SUPPLIED TEXT Start Marker
Date: Saturday 8th November 1975.
Venue: Elland Road, Leeds.
United 3 Newcastle United 0
United: McKenzie (2), Yorath. Newcastle
Leeds United: Harvey; Reaney,
F. Gray; Bremner, McQueen (Harris), Madeley; Lorimer, Cherry,
McKenzie, Yorath, E. Gray.
Newcastle United: Mahoney; Nattrass,
Kennedy; Nulty, D. Craig, Howard; Burns,
Barrowclough, MacDonald, Gowling, T. Craig.
Duncan McKenzie had a difficult time settling in following
his £250,000 transfer from Nottingham
Forest in August 1974, but a game
against Newcastle United just over a year later left him a much happier player.
Jimmy Armfield had succeeded Brian Clough, the
manager who had signed McKenzie, but his appointment had not put the mind of
the flamboyant striker totally at ease. Frequent visits to the manager’s office
to talk about his future were surrounded by persistent rumours that he would be
on his way out of Elland
Road, sooner rather than later.
McKenzie looked very much a part of the Elland Road side as he
spearheaded a team display of high standard in a 3-0 victory against Newcastle
United in November 1975. He scored two of the goals and was denied a hat-trick
only by a superb one-handed save by Newcastle
keeper Mike Mahoney. “I have not always seen eye to eye with the manager but I
feel now as though my future is with Leeds,” McKenzie
said after the game. “I have to admit that I had felt insecure but I’ve got
over that now. I have a long time ahead of me at Leeds
and the only way is to go out there and enjoy it.” He added.
His overall efforts against the Magpies delighted manager Armfield, who saw fit to heap public praise on the striker.
“I am not in the habit of singling out players for special mention but I
thought Duncan and Trevor Cherry were both outstanding against Newcastle,”
SUPPLIED TEXT End Marker
EXERCISE DATA Start Marker
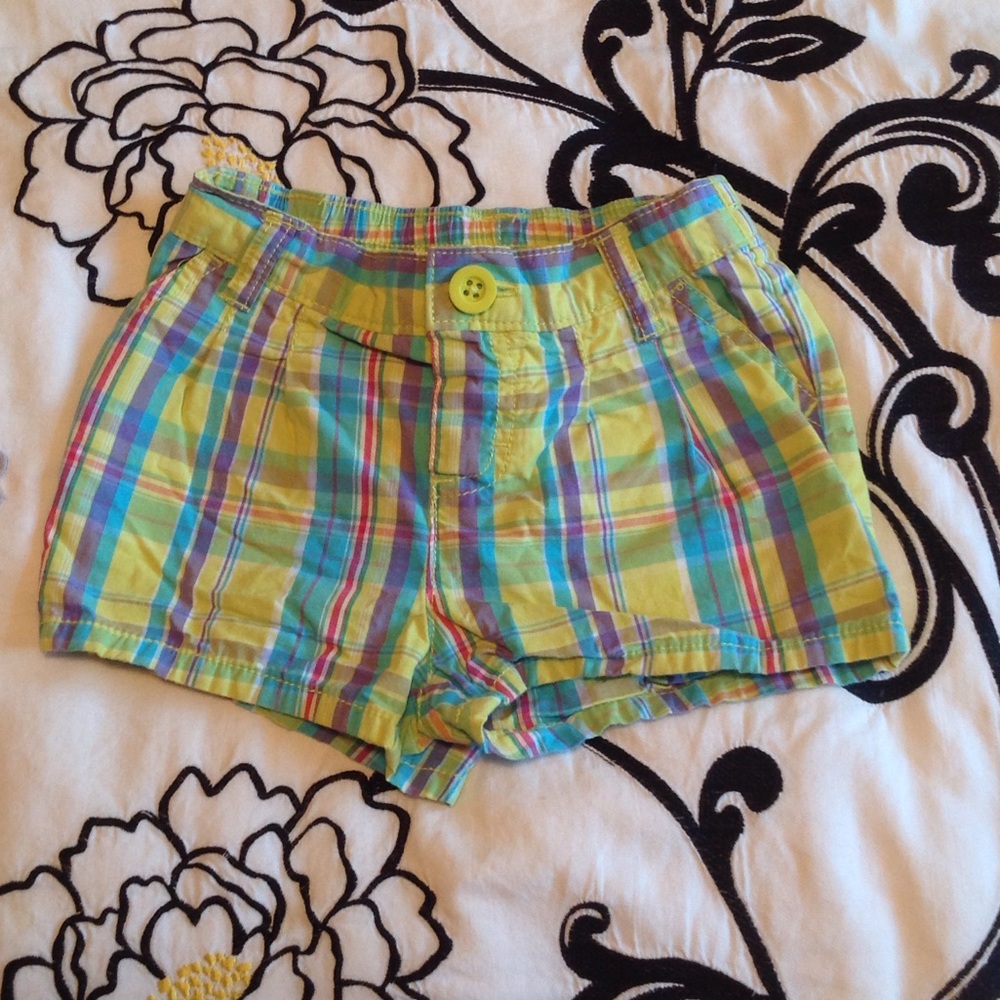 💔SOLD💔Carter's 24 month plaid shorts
EXERCISE DATA End Marker
EXERCISE DATA Start Marker
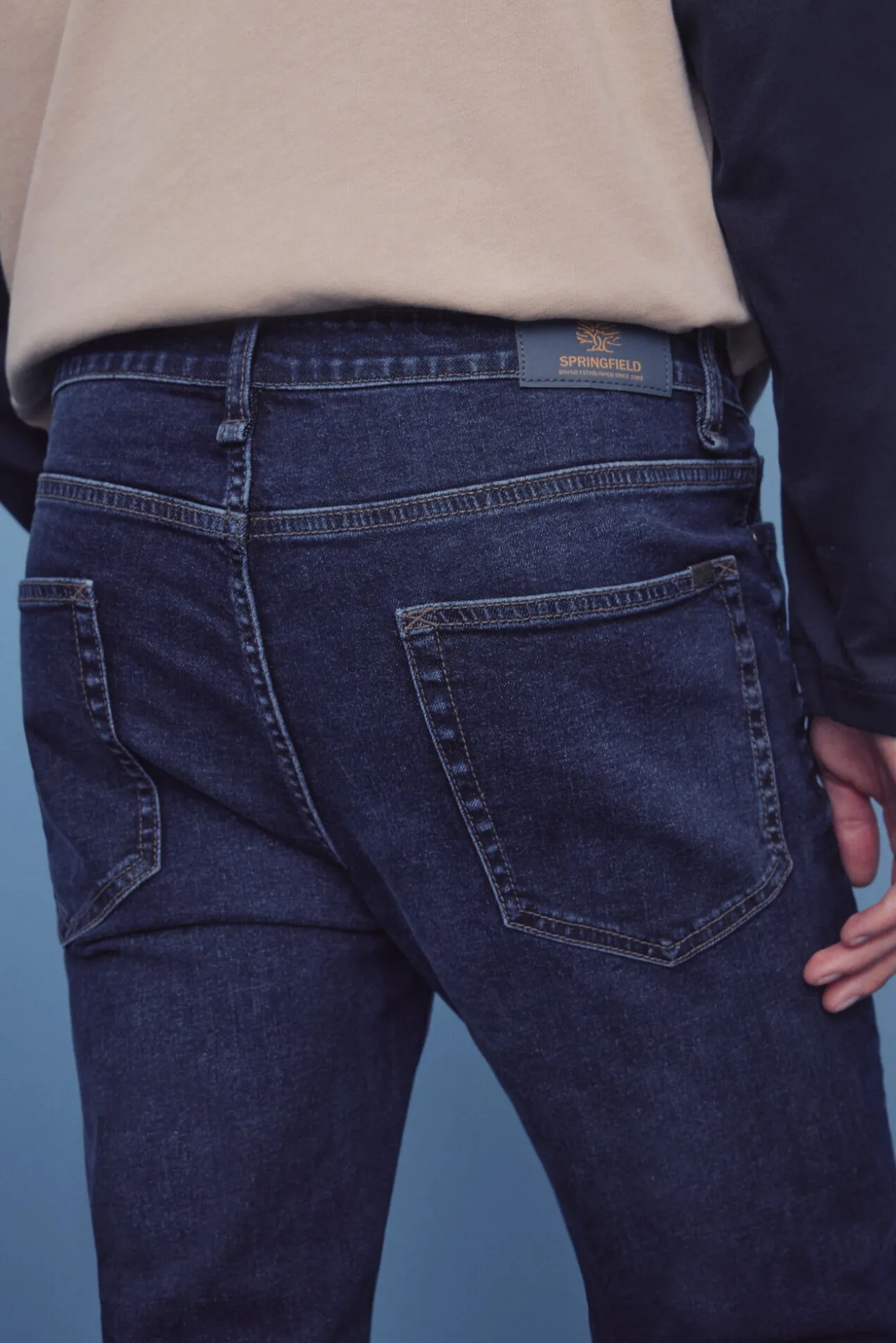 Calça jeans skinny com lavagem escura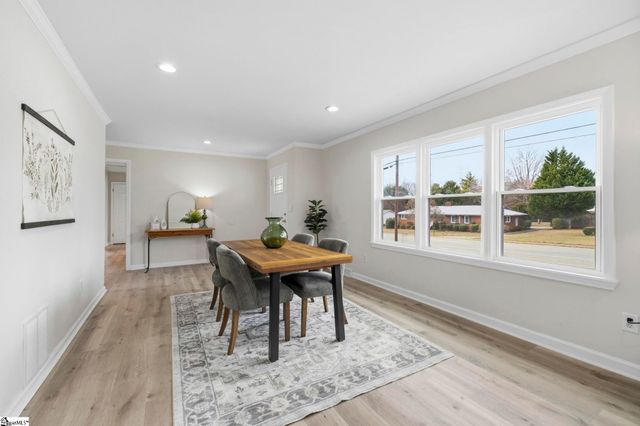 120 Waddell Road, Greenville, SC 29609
EXERCISE DATA End Marker
STUDY QUESTIONS:
1. In the match report, switch "Venue" to "Ground" and write out the passage again, starting at "Date: Saturday 8th" and ending at "Yorath, E. Gray.".
2. According to the match report, who made the save that denied McKenzie a hat-trick?
3. Decide whether each statement agrees with the match report. Answer yes or no and quote the deciding words.
(a) McKenzie's transfer from Nottingham Forest cost £250,000.
(b) Brian Clough succeeded Jimmy Armfield as manager.
(c) Armfield named Trevor Cherry as outstanding alongside McKenzie.

PER-TASK OUTPUTS:
1.
Date: Saturday 8th November 1975.
Ground: Elland Road, Leeds.
United 3 Newcastle United 0
United: McKenzie (2), Yorath. Newcastle
Leeds United: Harvey; Reaney,
F. Gray; Bremner, McQueen (Harris), Madeley; Lorimer, Cherry,
McKenzie, Yorath, E. Gray.

2. Newcastle keeper Mike Mahoney, with a superb one-handed save.

3.
(a) Yes: "his £250,000 transfer from Nottingham Forest"
(b) No: "Jimmy Armfield had succeeded Brian Clough"
(c) Yes: "I thought Duncan and Trevor Cherry were both outstanding against Newcastle"